__Given passage__.
Sandstone is a natural stone that is made up of sediments gathered from the sea and the land. Sandstone has been used in the building industry for more than a century and has a variety of uses, including driveways, walkways, patios and fire pits. Sandstone is an excellent choice for fire pits because of its natural beauty and durability. Building your own sandstone fire pit can not only provide a lovely addition to your yard, it can also save you money compared to the cost of hiring a contractor.
Things You'll Need
- Sandstone blocks
- Brick hammer
- Hand tamper or plate compactor
- Masonry caulk
- Iron campfire ring
Dry-lay your sandstones. Position the sandstones as you want them to look for the final fire pit. Use the chisel and brick hammer to score and split the stones so they rest flush against each other in the desired shape of your fire pit. Ensure all the joints are tight and your stones are where you want them before proceeding.
Mark the ground about an inch outside the perimeter of the sandstones with a shovel or spade.
Remove the stones and create a trench that is 12 inches deep and as wide as one block around the perimeter area you marked off. Then dig down 6 inches in the area within the trench. Lay the sandstones in the trench to ensure they fit. If not, widen the trench.
Fill the trench only with a 3-inch layer of gravel. Compact the gravel with hand tamper or plate compactor. Add a second 3-inch layer and compact this layer as well.

__Data below__.
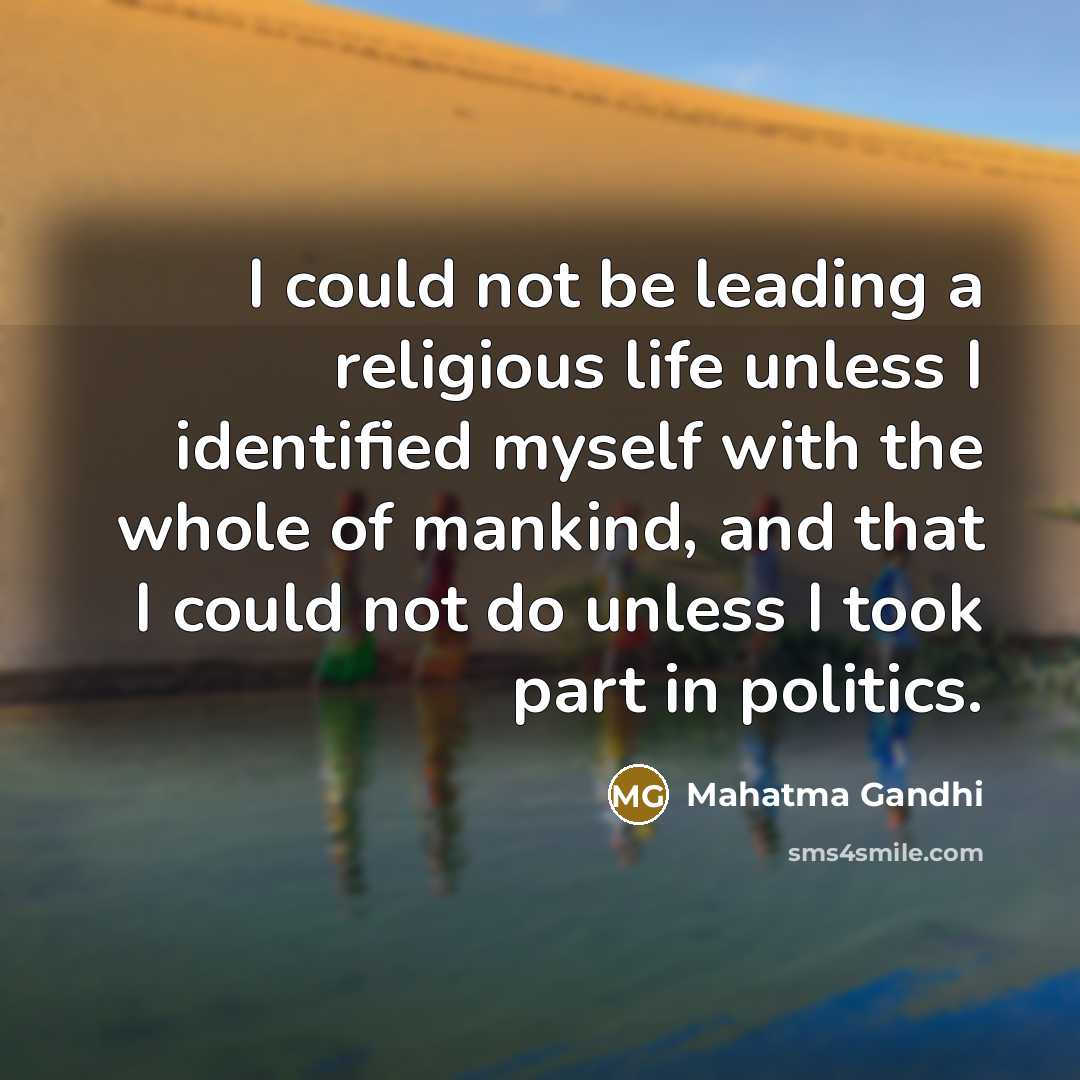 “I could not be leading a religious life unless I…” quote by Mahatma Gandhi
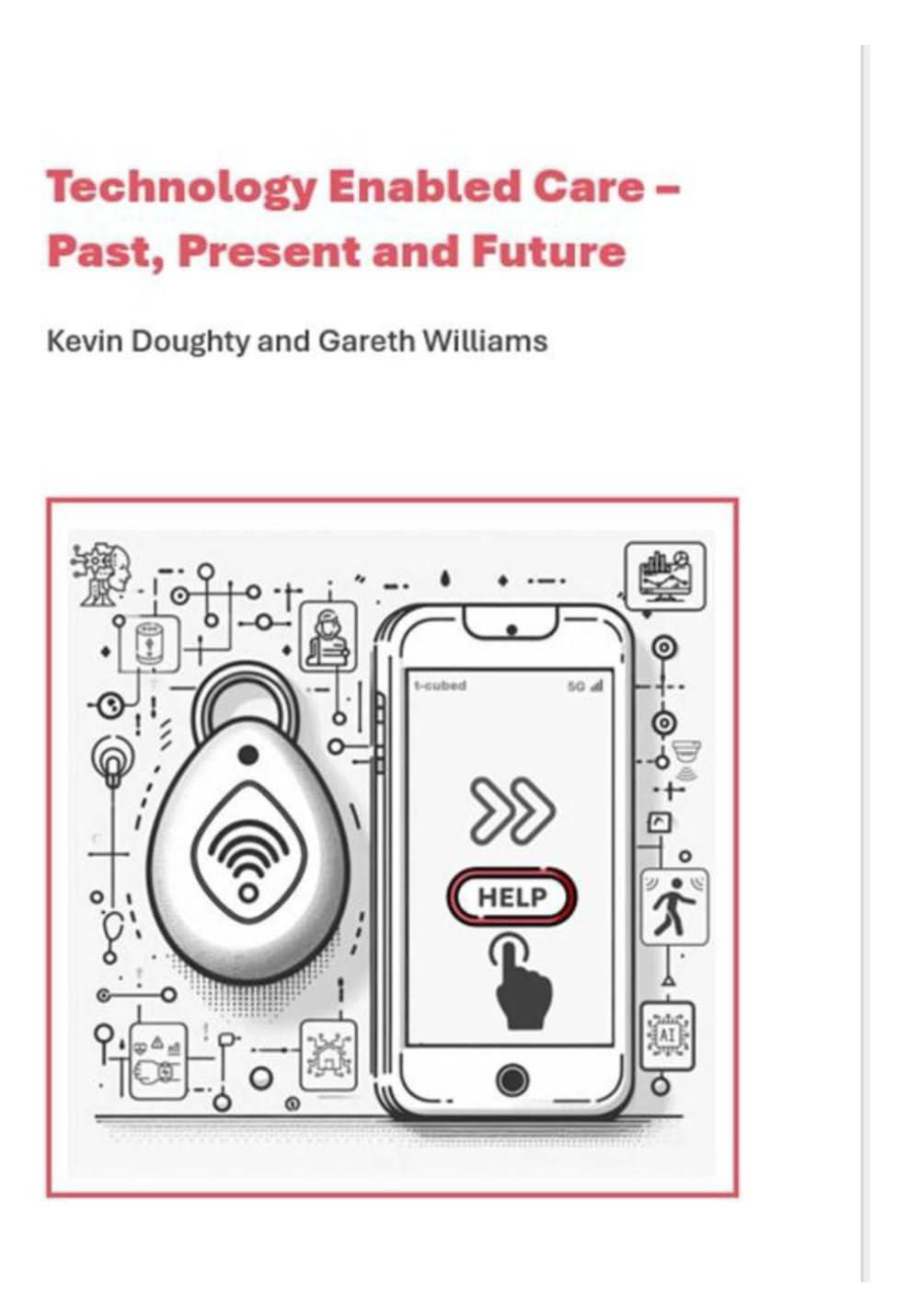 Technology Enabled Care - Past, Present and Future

__Tasks and exercises__.
a: Translate this sentence from the fire pit instructions into Spanish: "Sandstone is an excellent choice for fire pits because of its natural beauty and durability."
b: From the fire pit instructions, extract the passage starting with "Fill the trench" and going on through "layer as well.".
c: List every item under "Things You'll Need" in the fire pit instructions.
Rely only on the fire pit instructions, not on the material.

__Per-task answers__.
a: La arenisca es una excelente opción para los braseros por su belleza natural y su durabilidad.

b:
Fill the trench only with a 3-inch layer of gravel. Compact the gravel with hand tamper or plate compactor. Add a second 3-inch layer and compact this layer as well.

c:
- Sandstone blocks
- Brick hammer
- Hand tamper or plate compactor
- Masonry caulk
- Iron campfire ring